I requested from my employer to further my studies. I had initially applied for an undergraduate degree, but the university considered my experience in the field and the fact that I had passed with a distinction in my diploma, subsequently enrolling for a Postgraduate Diploma, Honors and finally an MA in Information Studies. Throughout my period of postgraduate study, I learnt firsthand how librarianship has evolved with new and state-of-the-art technology, subsequently changing and transforming the profession. On completion of my studies, unfortunately, I was deployed somewhere else which had nothing to do with librarianship.
The six years intermission was divinely planned as I had a chance to ‘sit away’ from my colleagues, observed, listened and learnt how other professional people perceived librarianship. I was more than ready to come back with a bang!!! I had learnt that the profession was not taken seriously and considered a low grade profession for tired women. What baffled me the most was knowing that everyone who had been into the four walls of a classroom, were able to pull through their academic endeavor because they were using books and were assisted by librarians.
A major come back to the Librarian fraternity was in 2015. Knowing what the library is all about and what librarians can do, compelled me to bounce back as I wanted to prove those perceptions wrong and our voices to be head. I remember making a presentation in one of our general meetings encouraging fellow colleagues to make their presence felt so that they could be recognized and their absence realized! Librarians are causing communities to thrive culturally, educationally and economically and are becoming teachers of emerging technologies.
My major come back was in a new job as a Librarian at the Southern Africa Nazarene University (SANU). This was God’s timing! The institution was working on implementing an automated library system. In 2016 a global team of librarians from USA and UK volunteered to set aside their jobs, time and more, fly to this part of the world to train librarians and implement Open-source Automated Library System (OPALS). The team was led by Dr. Sharon Bull, Librarian emeritus from Northwest Nazarene University.
The team left an indelible mark not only at SANU but the entire country was at a loss of words and envious of the Library Management System (LMS) that the institution had acquired. The system came at a time when library user’s expectation had changed, especially at institution of higher learning. Among the factors driving change are networked technologies, powerful search engines, social technologies, to mention a few. Digital inequality and access to library resources has always been a problem to our users, especially in this part of the world. OPALS therefore would enable access to information resources by users regardless of their geographical settings. The system has produced a new level of readiness to serve students and faculty into the future.

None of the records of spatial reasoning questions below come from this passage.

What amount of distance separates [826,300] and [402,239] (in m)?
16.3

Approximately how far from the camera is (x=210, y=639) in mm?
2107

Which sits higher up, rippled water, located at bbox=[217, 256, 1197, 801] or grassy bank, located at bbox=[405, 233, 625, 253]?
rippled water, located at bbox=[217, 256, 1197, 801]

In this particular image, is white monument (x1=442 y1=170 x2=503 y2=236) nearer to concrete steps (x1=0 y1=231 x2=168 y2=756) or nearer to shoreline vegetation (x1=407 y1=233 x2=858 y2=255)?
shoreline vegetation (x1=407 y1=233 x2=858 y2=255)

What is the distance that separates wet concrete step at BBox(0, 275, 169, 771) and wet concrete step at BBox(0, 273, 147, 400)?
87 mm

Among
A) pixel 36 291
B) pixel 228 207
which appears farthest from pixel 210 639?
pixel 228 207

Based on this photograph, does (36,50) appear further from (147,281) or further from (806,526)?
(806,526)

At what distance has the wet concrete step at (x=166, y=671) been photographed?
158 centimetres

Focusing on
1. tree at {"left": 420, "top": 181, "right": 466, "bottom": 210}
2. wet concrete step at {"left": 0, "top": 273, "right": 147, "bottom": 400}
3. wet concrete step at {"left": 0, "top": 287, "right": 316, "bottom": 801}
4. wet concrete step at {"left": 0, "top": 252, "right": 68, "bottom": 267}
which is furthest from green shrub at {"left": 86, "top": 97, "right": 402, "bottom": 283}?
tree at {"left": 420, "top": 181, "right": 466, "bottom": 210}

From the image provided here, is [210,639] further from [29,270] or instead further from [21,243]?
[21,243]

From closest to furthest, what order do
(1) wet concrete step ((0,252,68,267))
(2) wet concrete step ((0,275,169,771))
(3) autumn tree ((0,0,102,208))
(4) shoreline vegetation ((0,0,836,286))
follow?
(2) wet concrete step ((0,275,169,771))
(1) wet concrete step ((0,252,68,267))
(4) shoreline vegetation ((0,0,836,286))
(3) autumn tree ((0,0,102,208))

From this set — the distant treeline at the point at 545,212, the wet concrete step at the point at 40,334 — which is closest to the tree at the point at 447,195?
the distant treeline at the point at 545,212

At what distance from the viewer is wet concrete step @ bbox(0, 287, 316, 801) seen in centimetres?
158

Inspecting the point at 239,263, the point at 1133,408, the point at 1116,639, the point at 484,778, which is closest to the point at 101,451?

Regardless of the differences that our canal minds perceived, we worked together with our global team as a family. Surprisingly, none of them had used OPALS, which means we were learning the system together. They were just a bit ahead of us as they would sacrifice part of their night to learn the system ahead of us. The sacrifices they made and the spirit they had was ‘out of this world’, as some of us would passionately say. We would sing, chat and lough while pushing each day’s activities. The one and a half month of training was more than just training but felt so much like a spiritual retreat. Knowledge of the system was undeniable, but most of all the transformation that the team impacted at SANU was a cut above the rest. There was undeniable something unique about this team, for I had worked with librarians for a long time, but none of this caliber. It was towards the end of the training when I learnt that they were members of the Association of Christian Librarians (ACL), which I was also introduced to. Furthermore, though they were from abroad, most of them were meeting each other for the first time as well.
I had no qualms and was more than ready to join ACL, for I knew that was the association I need to be part of. The quality of the members we were with at that time, said volumes about the association. Through God’s help, I attended ACL conference in 2016. Words cannot even begin to explain the whole week I spent at the conference. I was with people that spoke the ‘same language’ as myself. Library jargons were a given, networking and sharing was what was happening, but the spiritual part of the conference itinerary was a cut above the rest. Hence my conclusion that the combination, ‘to be a Christian Librarian’ is priceless!!!
To this end, and though I am experiencing financial problems to renew my membership, I still consider myself a proud member of ACL, the crème de la crème, transforming, futuristic, nurturing and engaging association.
2. How long have you been a librarian?
I have been a librarian for 25 years.
3. What facet of the profession or your day-to-day responsibilities are you most passionate about?
Surfing the internet and connecting people with information as it is key to lifelong learning.
4. What are some ways you market services/resources to library users?
5. What are some low budget or free professional development venues that you participate in currently?
A member of the Swaziland Library and Information Centres Association and Swaziland Library Consortium.
6. What is the single most challenging thing for you to accomplish as an international librarian? [i.e.purchasing print resources, funding professional development activities, providing resources to library users who may not have the internet at home, etc.?]
Funding professional Development activities i.e. Unable to subscribe to international library association such as ACL, let alone having money to attend international conferences.
7. If CILA were to support your library in the future, what would your single greatest need be.
Funds to attend ACL conference which provides networking opportunities and access to latest open source electronic resources.